> [Work instructions]: Can you retype each of the lines below word for word, changing nothing?

> [Task material]:
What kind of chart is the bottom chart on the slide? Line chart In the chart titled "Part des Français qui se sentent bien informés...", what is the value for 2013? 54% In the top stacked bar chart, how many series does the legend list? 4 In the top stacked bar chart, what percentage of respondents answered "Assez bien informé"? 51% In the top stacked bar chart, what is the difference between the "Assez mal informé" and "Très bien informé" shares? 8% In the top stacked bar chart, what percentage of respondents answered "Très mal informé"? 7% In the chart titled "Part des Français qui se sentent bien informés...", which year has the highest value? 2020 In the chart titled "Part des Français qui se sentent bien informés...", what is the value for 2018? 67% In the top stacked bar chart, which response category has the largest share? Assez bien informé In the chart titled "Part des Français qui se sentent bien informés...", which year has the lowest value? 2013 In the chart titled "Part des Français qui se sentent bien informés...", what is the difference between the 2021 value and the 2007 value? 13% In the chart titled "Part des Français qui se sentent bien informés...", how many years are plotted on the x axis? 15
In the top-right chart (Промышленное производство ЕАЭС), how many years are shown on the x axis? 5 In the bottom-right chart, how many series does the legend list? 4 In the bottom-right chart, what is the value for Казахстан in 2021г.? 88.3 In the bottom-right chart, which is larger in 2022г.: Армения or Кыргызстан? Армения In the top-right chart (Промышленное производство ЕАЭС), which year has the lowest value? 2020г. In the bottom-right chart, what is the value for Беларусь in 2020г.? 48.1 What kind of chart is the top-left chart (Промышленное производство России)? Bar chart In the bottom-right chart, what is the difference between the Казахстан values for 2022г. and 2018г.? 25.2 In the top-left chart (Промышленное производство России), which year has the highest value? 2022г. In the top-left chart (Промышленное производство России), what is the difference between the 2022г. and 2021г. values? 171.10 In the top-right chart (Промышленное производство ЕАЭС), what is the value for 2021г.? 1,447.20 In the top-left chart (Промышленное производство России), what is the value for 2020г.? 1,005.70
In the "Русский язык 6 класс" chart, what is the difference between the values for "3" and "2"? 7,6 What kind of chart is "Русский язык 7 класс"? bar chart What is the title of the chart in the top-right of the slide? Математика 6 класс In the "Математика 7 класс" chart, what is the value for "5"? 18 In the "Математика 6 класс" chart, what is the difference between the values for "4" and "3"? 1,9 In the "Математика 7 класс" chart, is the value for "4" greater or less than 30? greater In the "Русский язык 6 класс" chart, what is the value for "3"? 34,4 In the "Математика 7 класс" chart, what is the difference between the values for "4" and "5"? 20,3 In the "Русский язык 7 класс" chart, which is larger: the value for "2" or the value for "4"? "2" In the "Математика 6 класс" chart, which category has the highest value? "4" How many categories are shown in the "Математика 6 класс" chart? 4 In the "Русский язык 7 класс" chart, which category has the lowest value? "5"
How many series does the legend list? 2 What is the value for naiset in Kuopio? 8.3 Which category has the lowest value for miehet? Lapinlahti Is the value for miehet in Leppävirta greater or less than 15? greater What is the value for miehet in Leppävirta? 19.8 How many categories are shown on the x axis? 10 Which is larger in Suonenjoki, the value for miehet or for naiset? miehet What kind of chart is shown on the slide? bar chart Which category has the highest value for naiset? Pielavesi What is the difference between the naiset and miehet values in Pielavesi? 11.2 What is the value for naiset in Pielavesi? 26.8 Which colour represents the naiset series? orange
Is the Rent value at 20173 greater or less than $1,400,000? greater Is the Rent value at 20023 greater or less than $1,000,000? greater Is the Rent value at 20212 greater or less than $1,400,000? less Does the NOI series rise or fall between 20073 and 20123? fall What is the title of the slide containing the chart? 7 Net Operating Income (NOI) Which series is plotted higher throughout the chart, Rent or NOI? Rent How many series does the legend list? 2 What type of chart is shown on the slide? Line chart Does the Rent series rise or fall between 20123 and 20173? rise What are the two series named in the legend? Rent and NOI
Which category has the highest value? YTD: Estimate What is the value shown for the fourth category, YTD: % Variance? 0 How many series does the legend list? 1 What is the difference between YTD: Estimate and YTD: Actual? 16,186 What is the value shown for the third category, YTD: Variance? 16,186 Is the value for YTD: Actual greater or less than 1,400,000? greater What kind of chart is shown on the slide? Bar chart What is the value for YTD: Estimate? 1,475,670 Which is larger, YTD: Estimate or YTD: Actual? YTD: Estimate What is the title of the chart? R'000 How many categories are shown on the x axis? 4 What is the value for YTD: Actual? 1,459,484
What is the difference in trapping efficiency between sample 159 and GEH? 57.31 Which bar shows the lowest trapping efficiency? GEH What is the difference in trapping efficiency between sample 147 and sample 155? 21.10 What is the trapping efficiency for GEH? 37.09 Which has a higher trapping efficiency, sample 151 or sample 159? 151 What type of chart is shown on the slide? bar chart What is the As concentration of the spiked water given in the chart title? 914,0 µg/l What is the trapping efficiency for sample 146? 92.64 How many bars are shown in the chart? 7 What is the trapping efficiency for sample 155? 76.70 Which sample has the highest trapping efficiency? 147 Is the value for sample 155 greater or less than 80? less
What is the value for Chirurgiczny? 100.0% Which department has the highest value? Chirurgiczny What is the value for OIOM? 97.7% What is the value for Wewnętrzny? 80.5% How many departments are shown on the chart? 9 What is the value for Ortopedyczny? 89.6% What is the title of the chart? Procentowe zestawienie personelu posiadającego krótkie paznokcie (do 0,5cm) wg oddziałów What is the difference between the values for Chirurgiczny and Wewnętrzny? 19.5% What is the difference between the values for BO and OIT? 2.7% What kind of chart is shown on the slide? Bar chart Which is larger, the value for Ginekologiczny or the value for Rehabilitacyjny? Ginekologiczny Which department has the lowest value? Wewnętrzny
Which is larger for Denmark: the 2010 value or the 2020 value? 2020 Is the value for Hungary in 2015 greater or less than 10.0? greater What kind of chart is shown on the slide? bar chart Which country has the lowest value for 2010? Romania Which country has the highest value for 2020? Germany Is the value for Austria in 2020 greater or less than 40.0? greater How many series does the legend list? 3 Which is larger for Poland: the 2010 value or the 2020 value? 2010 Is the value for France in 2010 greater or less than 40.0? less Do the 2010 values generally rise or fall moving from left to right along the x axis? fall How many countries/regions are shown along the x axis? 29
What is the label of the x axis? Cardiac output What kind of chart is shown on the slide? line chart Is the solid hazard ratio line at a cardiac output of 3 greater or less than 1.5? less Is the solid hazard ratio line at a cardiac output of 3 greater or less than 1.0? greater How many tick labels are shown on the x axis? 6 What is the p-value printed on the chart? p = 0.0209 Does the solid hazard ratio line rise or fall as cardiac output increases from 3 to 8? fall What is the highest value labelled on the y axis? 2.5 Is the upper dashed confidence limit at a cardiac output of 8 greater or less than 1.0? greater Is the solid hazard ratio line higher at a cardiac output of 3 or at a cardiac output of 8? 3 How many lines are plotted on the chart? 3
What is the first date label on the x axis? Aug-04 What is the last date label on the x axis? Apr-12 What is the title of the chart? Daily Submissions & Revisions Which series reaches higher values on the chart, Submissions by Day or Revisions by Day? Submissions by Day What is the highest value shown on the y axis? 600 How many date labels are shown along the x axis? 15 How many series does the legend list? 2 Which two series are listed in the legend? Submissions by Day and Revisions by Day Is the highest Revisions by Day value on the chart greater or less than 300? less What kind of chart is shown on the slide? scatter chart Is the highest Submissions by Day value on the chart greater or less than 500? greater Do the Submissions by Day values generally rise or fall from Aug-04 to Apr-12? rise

> [Solution to the problem]:
What kind of chart is the bottom chart on the slide? Line chart In the chart titled "Part des Français qui se sentent bien informés...", what is the value for 2013? 54% In the top stacked bar chart, how many series does the legend list? 4 In the top stacked bar chart, what percentage of respondents answered "Assez bien informé"? 51% In the top stacked bar chart, what is the difference between the "Assez mal informé" and "Très bien informé" shares? 8% In the top stacked bar chart, what percentage of respondents answered "Très mal informé"? 7% In the chart titled "Part des Français qui se sentent bien informés...", which year has the highest value? 2020 In the chart titled "Part des Français qui se sentent bien informés...", what is the value for 2018? 67% In the top stacked bar chart, which response category has the largest share? Assez bien informé In the chart titled "Part des Français qui se sentent bien informés...", which year has the lowest value? 2013 In the chart titled "Part des Français qui se sentent bien informés...", what is the difference between the 2021 value and the 2007 value? 13% In the chart titled "Part des Français qui se sentent bien informés...", how many years are plotted on the x axis? 15
In the top-right chart (Промышленное производство ЕАЭС), how many years are shown on the x axis? 5 In the bottom-right chart, how many series does the legend list? 4 In the bottom-right chart, what is the value for Казахстан in 2021г.? 88.3 In the bottom-right chart, which is larger in 2022г.: Армения or Кыргызстан? Армения In the top-right chart (Промышленное производство ЕАЭС), which year has the lowest value? 2020г. In the bottom-right chart, what is the value for Беларусь in 2020г.? 48.1 What kind of chart is the top-left chart (Промышленное производство России)? Bar chart In the bottom-right chart, what is the difference between the Казахстан values for 2022г. and 2018г.? 25.2 In the top-left chart (Промышленное производство России), which year has the highest value? 2022г. In the top-left chart (Промышленное производство России), what is the difference between the 2022г. and 2021г. values? 171.10 In the top-right chart (Промышленное производство ЕАЭС), what is the value for 2021г.? 1,447.20 In the top-left chart (Промышленное производство России), what is the value for 2020г.? 1,005.70
In the "Русский язык 6 класс" chart, what is the difference between the values for "3" and "2"? 7,6 What kind of chart is "Русский язык 7 класс"? bar chart What is the title of the chart in the top-right of the slide? Математика 6 класс In the "Математика 7 класс" chart, what is the value for "5"? 18 In the "Математика 6 класс" chart, what is the difference between the values for "4" and "3"? 1,9 In the "Математика 7 класс" chart, is the value for "4" greater or less than 30? greater In the "Русский язык 6 класс" chart, what is the value for "3"? 34,4 In the "Математика 7 класс" chart, what is the difference between the values for "4" and "5"? 20,3 In the "Русский язык 7 класс" chart, which is larger: the value for "2" or the value for "4"? "2" In the "Математика 6 класс" chart, which category has the highest value? "4" How many categories are shown in the "Математика 6 класс" chart? 4 In the "Русский язык 7 класс" chart, which category has the lowest value? "5"
How many series does the legend list? 2 What is the value for naiset in Kuopio? 8.3 Which category has the lowest value for miehet? Lapinlahti Is the value for miehet in Leppävirta greater or less than 15? greater What is the value for miehet in Leppävirta? 19.8 How many categories are shown on the x axis? 10 Which is larger in Suonenjoki, the value for miehet or for naiset? miehet What kind of chart is shown on the slide? bar chart Which category has the highest value for naiset? Pielavesi What is the difference between the naiset and miehet values in Pielavesi? 11.2 What is the value for naiset in Pielavesi? 26.8 Which colour represents the naiset series? orange
Is the Rent value at 20173 greater or less than $1,400,000? greater Is the Rent value at 20023 greater or less than $1,000,000? greater Is the Rent value at 20212 greater or less than $1,400,000? less Does the NOI series rise or fall between 20073 and 20123? fall What is the title of the slide containing the chart? 7 Net Operating Income (NOI) Which series is plotted higher throughout the chart, Rent or NOI? Rent How many series does the legend list? 2 What type of chart is shown on the slide? Line chart Does the Rent series rise or fall between 20123 and 20173? rise What are the two series named in the legend? Rent and NOI
Which category has the highest value? YTD: Estimate What is the value shown for the fourth category, YTD: % Variance? 0 How many series does the legend list? 1 What is the difference between YTD: Estimate and YTD: Actual? 16,186 What is the value shown for the third category, YTD: Variance? 16,186 Is the value for YTD: Actual greater or less than 1,400,000? greater What kind of chart is shown on the slide? Bar chart What is the value for YTD: Estimate? 1,475,670 Which is larger, YTD: Estimate or YTD: Actual? YTD: Estimate What is the title of the chart? R'000 How many categories are shown on the x axis? 4 What is the value for YTD: Actual? 1,459,484
What is the difference in trapping efficiency between sample 159 and GEH? 57.31 Which bar shows the lowest trapping efficiency? GEH What is the difference in trapping efficiency between sample 147 and sample 155? 21.10 What is the trapping efficiency for GEH? 37.09 Which has a higher trapping efficiency, sample 151 or sample 159? 151 What type of chart is shown on the slide? bar chart What is the As concentration of the spiked water given in the chart title? 914,0 µg/l What is the trapping efficiency for sample 146? 92.64 How many bars are shown in the chart? 7 What is the trapping efficiency for sample 155? 76.70 Which sample has the highest trapping efficiency? 147 Is the value for sample 155 greater or less than 80? less
What is the value for Chirurgiczny? 100.0% Which department has the highest value? Chirurgiczny What is the value for OIOM? 97.7% What is the value for Wewnętrzny? 80.5% How many departments are shown on the chart? 9 What is the value for Ortopedyczny? 89.6% What is the title of the chart? Procentowe zestawienie personelu posiadającego krótkie paznokcie (do 0,5cm) wg oddziałów What is the difference between the values for Chirurgiczny and Wewnętrzny? 19.5% What is the difference between the values for BO and OIT? 2.7% What kind of chart is shown on the slide? Bar chart Which is larger, the value for Ginekologiczny or the value for Rehabilitacyjny? Ginekologiczny Which department has the lowest value? Wewnętrzny
Which is larger for Denmark: the 2010 value or the 2020 value? 2020 Is the value for Hungary in 2015 greater or less than 10.0? greater What kind of chart is shown on the slide? bar chart Which country has the lowest value for 2010? Romania Which country has the highest value for 2020? Germany Is the value for Austria in 2020 greater or less than 40.0? greater How many series does the legend list? 3 Which is larger for Poland: the 2010 value or the 2020 value? 2010 Is the value for France in 2010 greater or less than 40.0? less Do the 2010 values generally rise or fall moving from left to right along the x axis? fall How many countries/regions are shown along the x axis? 29
What is the label of the x axis? Cardiac output What kind of chart is shown on the slide? line chart Is the solid hazard ratio line at a cardiac output of 3 greater or less than 1.5? less Is the solid hazard ratio line at a cardiac output of 3 greater or less than 1.0? greater How many tick labels are shown on the x axis? 6 What is the p-value printed on the chart? p = 0.0209 Does the solid hazard ratio line rise or fall as cardiac output increases from 3 to 8? fall What is the highest value labelled on the y axis? 2.5 Is the upper dashed confidence limit at a cardiac output of 8 greater or less than 1.0? greater Is the solid hazard ratio line higher at a cardiac output of 3 or at a cardiac output of 8? 3 How many lines are plotted on the chart? 3
What is the first date label on the x axis? Aug-04 What is the last date label on the x axis? Apr-12 What is the title of the chart? Daily Submissions & Revisions Which series reaches higher values on the chart, Submissions by Day or Revisions by Day? Submissions by Day What is the highest value shown on the y axis? 600 How many date labels are shown along the x axis? 15 How many series does the legend list? 2 Which two series are listed in the legend? Submissions by Day and Revisions by Day Is the highest Revisions by Day value on the chart greater or less than 300? less What kind of chart is shown on the slide? scatter chart Is the highest Submissions by Day value on the chart greater or less than 500? greater Do the Submissions by Day values generally rise or fall from Aug-04 to Apr-12? rise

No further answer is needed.